Hari-hari ini, kita disibukkan dengan warta berita tentang peluang dan banyaknya pendaftar CPNS. Saya sendiri meskipun ikut daftar juga tidak bisa totalitas. Perang batin sebagaimana yang saya jelaskan di atas selalu menghantui. Masih berfikir bagaimana cara mengembangkan diri dengan wirausaha. Meskipun belum mendapatkan bidang apa yang saya bisa tekuni dengan baik dan secara sadar atau pun tidak akan menjadi penyokong finansial saya tersebut. 

Memperbanyak peluang CPNS itu sesungguhnya sama saja memperbanyak mental buruh kepada rakyat kita. Bagaimana tidak? Hampir seluruh orang yang ikut mendaftar seperti saya, tidak terfikir olehnya cara mencari ‘sesuatu’ yang bisa layak jual. Dia hanya mengandalkan nasib baiknya semata. Bahkan menuju ke kreatif-inovatif, membaca peluang saja belum mampu. Padahal itu adalah syarat utama menjadi enterpreneurship.

Kadang saya berfikir, kenapa dana yang dialokasikan sebanyak itu untuk menerima CPNS muda dan baru itu tidak juga dipotong untuk pengembangan jiwa pengusaha bagi rakyat. Entah dengan pelatihan real-action, seminar pengembangan, dana suntikan usaha, dorongan untuk membaca peluang atau bahkan sistem MLM pembentukan kader usahawan-usahawan baru. Tentu jangan biarkan mereka berspekulasi sendiri sampai benar-benar siap untuk ditinggalkan.

Kadang sistem kita itu masih ambigu. Bagi usahawan muda yang kreatif-inovatif itu tidak ada suntikan atau motivasi khusus untuk pengembangan usaha mereka. Tetapi, ketika mereka sudah benar-benar berdiri dengan tegak dan layak, maka buru-buru kita memburu mereka dengan menagih ‘hutang-pajak’ dengan berbagai cara. Bukannya ini malah membuat mereka ilfil di dalam pengembangan dunia bisnis tersebut?

Kita taruh saja contoh pengembangan yang baik di dalam praktek penggemukan ayam boiler.
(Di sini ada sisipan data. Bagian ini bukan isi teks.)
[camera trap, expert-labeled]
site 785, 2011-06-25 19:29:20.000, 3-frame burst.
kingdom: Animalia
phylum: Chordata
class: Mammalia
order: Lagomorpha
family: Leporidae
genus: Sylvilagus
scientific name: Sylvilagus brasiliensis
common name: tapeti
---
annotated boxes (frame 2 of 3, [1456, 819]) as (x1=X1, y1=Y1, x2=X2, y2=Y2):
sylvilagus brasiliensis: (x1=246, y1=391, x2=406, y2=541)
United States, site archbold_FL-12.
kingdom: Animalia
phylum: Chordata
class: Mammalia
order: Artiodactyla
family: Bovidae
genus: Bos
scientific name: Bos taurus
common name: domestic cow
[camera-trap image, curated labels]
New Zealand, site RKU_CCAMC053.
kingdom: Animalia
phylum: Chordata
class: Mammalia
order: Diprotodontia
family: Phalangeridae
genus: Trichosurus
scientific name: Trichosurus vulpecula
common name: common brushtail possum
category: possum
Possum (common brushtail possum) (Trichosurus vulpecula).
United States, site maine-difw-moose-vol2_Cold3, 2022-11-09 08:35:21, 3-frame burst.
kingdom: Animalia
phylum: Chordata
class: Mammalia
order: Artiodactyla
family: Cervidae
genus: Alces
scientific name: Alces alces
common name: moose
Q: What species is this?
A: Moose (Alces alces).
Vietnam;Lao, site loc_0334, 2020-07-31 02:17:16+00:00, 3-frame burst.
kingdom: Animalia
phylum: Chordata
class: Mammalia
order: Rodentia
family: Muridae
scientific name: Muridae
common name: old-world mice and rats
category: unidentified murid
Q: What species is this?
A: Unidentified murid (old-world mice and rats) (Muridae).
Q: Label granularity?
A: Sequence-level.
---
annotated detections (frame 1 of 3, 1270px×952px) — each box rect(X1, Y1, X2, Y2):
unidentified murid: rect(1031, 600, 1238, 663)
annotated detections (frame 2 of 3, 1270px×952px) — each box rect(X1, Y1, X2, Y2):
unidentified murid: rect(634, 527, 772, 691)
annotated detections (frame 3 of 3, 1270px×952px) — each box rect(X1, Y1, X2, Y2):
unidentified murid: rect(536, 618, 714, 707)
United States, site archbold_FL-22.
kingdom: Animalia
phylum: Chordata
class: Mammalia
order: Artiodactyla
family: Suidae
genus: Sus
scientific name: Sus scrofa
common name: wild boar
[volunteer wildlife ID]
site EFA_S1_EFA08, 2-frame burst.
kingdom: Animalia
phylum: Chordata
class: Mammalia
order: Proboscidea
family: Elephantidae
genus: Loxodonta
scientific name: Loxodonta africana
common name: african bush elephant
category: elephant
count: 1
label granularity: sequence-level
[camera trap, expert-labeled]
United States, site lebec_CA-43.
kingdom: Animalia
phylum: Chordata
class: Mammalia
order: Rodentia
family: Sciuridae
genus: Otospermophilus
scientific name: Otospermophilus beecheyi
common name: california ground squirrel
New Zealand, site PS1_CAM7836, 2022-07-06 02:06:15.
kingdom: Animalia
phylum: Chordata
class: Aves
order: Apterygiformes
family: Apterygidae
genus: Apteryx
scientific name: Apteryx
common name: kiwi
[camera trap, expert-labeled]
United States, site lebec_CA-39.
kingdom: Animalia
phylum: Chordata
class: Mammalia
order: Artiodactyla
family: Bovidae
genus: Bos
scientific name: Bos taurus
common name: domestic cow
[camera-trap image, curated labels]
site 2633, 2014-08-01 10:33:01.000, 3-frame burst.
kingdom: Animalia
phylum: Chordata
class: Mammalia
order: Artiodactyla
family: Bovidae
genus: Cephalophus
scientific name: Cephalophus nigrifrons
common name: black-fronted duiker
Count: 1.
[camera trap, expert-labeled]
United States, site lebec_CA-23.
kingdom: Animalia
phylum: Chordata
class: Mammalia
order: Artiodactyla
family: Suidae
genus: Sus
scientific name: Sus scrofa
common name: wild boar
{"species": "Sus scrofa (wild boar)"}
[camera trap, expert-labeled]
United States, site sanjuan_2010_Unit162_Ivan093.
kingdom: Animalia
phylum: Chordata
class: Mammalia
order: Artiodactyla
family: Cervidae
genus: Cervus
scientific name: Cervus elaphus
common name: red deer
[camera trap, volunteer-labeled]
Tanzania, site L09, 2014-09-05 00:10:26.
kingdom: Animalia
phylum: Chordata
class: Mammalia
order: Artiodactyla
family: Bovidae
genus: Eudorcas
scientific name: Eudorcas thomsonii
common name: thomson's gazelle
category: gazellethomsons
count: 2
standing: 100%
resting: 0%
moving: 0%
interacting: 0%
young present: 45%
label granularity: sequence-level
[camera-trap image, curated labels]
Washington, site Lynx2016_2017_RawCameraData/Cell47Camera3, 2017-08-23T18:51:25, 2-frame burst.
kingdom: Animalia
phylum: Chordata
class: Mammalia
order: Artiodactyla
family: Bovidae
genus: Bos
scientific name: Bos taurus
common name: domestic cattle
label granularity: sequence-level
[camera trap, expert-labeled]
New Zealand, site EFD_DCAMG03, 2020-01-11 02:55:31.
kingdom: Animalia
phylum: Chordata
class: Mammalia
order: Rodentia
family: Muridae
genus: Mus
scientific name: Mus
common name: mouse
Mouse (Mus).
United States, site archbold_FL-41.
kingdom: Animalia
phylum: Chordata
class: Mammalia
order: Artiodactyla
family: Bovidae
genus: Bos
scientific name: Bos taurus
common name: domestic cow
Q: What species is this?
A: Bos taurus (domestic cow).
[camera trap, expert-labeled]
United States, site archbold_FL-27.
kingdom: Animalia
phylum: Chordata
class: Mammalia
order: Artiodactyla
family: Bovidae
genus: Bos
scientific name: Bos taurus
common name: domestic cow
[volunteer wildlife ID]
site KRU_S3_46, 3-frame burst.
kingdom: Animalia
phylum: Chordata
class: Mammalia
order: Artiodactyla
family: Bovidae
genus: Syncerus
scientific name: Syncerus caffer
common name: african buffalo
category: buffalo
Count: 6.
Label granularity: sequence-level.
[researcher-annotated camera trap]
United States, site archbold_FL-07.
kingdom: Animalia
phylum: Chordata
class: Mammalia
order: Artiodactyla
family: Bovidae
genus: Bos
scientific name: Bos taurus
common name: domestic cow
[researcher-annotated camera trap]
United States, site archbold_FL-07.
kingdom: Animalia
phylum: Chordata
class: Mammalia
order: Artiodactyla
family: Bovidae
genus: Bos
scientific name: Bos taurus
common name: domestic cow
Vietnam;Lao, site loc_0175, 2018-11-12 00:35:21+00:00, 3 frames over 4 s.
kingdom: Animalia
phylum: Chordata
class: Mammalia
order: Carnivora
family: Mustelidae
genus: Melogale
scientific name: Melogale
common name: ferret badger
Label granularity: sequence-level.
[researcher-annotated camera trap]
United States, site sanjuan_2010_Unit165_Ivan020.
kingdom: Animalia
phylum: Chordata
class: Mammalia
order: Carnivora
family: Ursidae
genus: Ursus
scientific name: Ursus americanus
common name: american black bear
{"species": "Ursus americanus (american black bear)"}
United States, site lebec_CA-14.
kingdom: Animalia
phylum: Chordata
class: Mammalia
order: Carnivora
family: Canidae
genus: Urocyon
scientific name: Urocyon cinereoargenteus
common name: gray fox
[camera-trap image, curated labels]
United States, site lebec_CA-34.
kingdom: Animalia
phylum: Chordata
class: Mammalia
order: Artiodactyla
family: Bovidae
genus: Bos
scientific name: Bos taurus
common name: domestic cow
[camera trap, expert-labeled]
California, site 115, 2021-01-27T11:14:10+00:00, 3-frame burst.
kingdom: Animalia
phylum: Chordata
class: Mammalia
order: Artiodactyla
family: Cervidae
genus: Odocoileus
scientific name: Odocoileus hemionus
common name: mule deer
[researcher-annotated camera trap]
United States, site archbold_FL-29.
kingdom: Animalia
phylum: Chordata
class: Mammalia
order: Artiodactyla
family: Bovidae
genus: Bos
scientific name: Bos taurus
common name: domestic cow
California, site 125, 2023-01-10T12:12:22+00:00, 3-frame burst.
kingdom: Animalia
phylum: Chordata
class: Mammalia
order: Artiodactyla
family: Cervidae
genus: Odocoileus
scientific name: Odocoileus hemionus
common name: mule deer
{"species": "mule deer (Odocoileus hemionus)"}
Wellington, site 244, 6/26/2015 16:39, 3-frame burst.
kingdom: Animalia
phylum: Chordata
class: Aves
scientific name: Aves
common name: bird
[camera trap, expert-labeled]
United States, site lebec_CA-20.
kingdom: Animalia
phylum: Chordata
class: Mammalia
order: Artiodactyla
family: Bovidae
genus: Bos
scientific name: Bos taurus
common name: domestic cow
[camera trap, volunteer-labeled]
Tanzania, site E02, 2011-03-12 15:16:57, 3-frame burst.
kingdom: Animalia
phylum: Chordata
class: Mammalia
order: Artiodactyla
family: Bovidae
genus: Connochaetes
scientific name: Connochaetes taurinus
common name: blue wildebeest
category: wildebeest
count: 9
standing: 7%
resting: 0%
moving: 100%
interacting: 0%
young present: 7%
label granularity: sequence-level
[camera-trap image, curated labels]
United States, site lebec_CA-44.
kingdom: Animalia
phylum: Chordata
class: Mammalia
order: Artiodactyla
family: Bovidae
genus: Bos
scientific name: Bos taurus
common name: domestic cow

Saya tidak menyebut semuanya sama. Tentu mereka berbeda-beda dengan tingkat visi-misi pabrik atau koorporasi masing-masing. Yang saya tahu di daerah saya, ada semacam perkongsian antar pemodal untuk mencari tanah siapa yang layak untuk membuat lahan peternakan. Kemudian mereka menuntun si pemilik dengan tawaran menjadi mitra bisnis-modal atau hanya penyediaan lahan. Tentu dengan konsekuensi masing-masing. Menariknya, adalah hampir tidak ada kerugian bagi pemula. Sebab, dia akan dimonitoring dengan baik. Dari mulai penyediaan bibit, makanan sampai penjualan nantinya.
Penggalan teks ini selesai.